Problem to solve: Using the listing below, set down exactly the lines starting at the line that contains "[camera trap, expert-labeled]" and ending at the line that contains "common name: parakeet", both included, and no others.

Data to process:
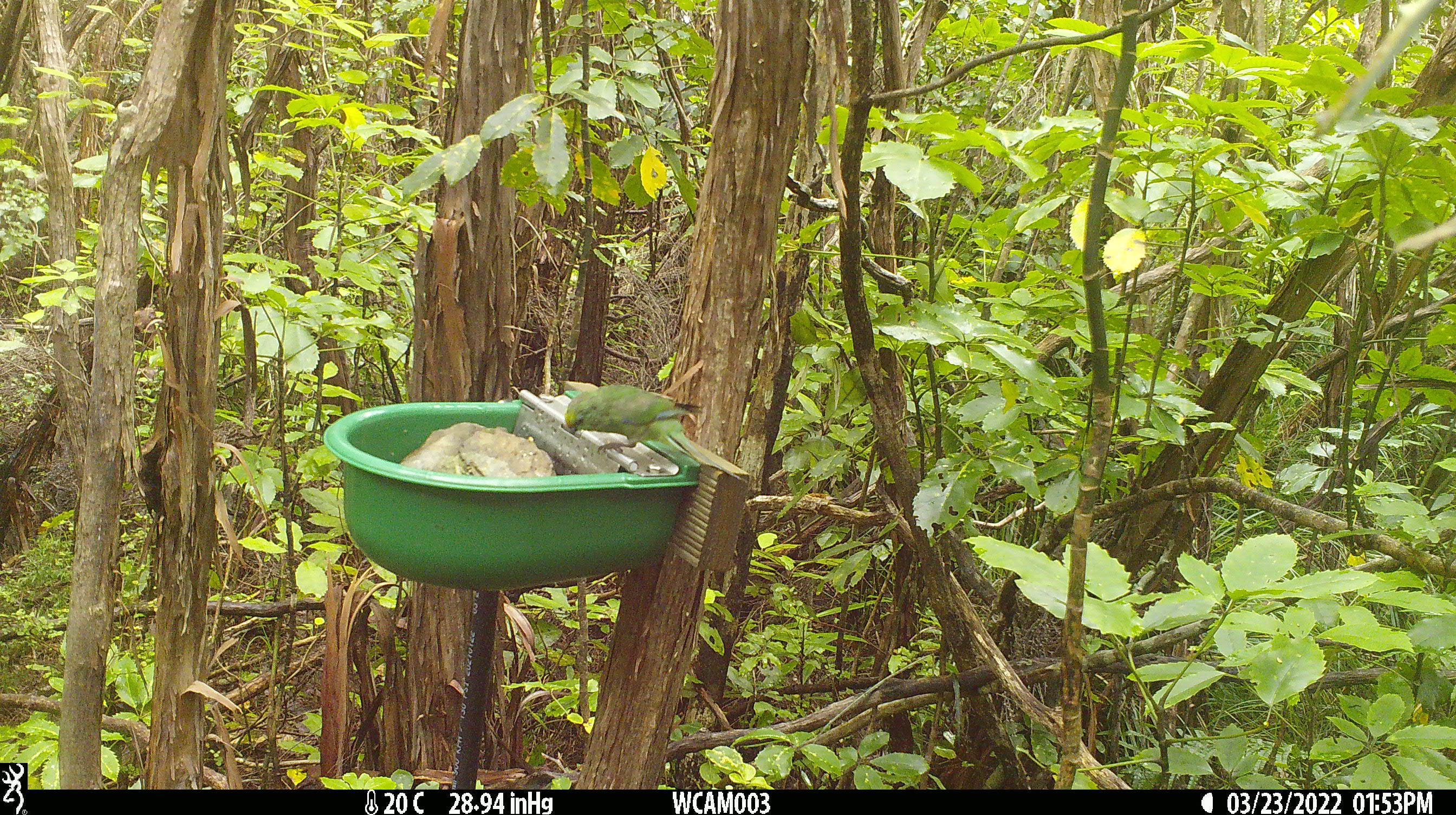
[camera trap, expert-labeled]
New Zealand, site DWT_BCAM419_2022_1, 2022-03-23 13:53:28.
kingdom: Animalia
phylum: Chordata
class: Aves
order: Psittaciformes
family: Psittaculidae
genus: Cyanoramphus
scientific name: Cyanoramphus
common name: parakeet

...

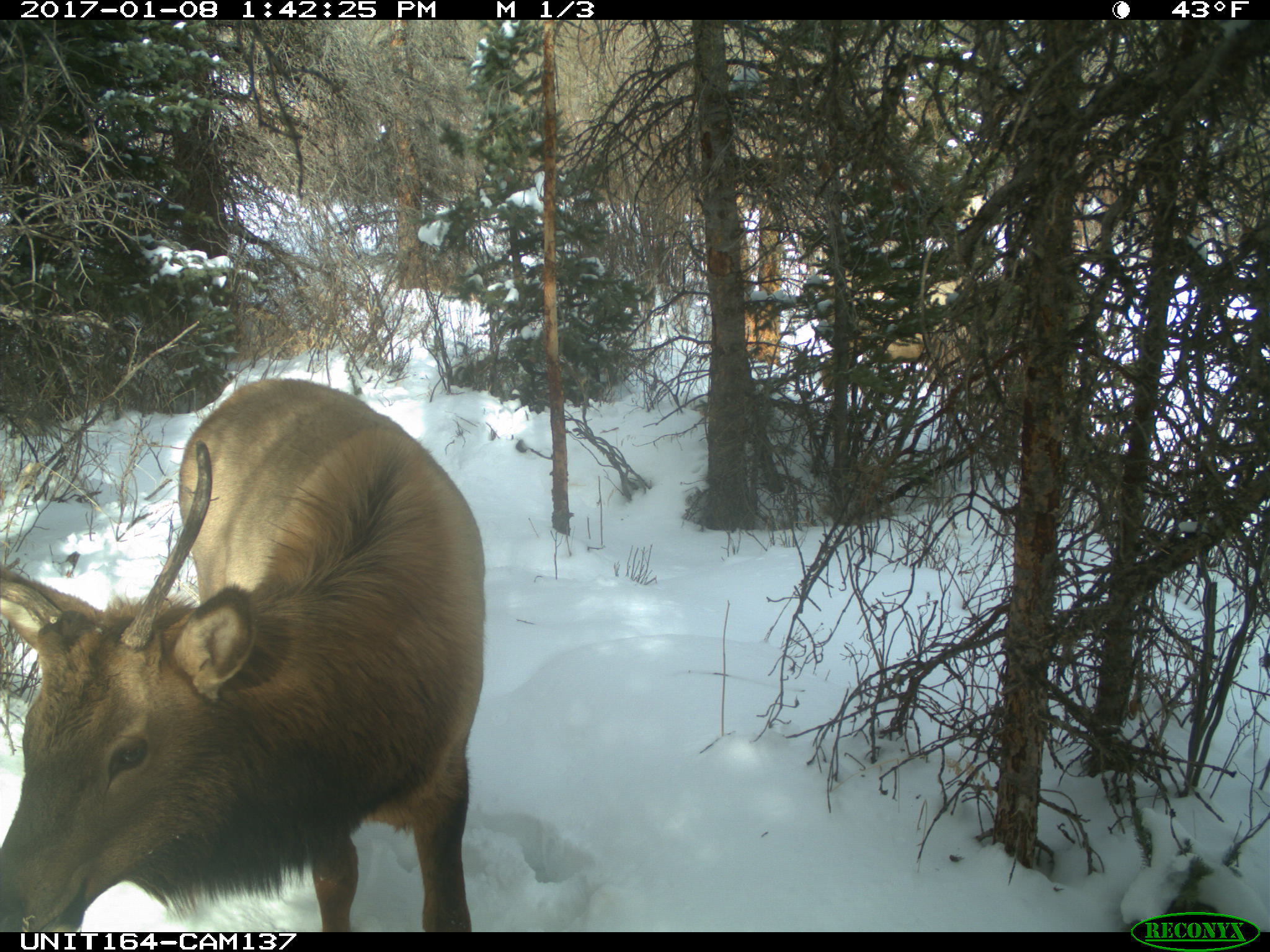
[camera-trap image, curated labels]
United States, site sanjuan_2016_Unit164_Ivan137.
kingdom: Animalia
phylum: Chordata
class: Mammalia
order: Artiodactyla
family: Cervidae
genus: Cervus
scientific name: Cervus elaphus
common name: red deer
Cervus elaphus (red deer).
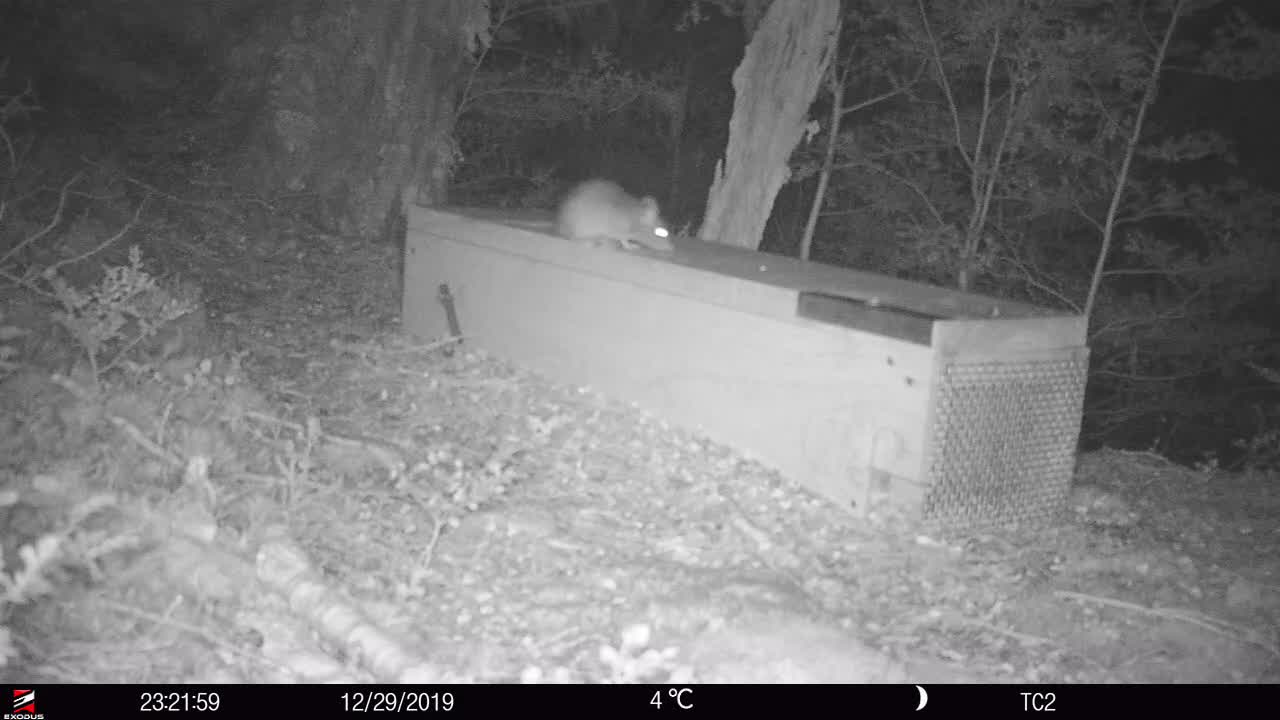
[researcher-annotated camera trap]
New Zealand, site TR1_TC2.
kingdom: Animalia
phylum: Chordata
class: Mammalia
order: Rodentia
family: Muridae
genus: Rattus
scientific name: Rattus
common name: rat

Exercise result:
[camera trap, expert-labeled]
New Zealand, site DWT_BCAM419_2022_1, 2022-03-23 13:53:28.
kingdom: Animalia
phylum: Chordata
class: Aves
order: Psittaciformes
family: Psittaculidae
genus: Cyanoramphus
scientific name: Cyanoramphus
common name: parakeet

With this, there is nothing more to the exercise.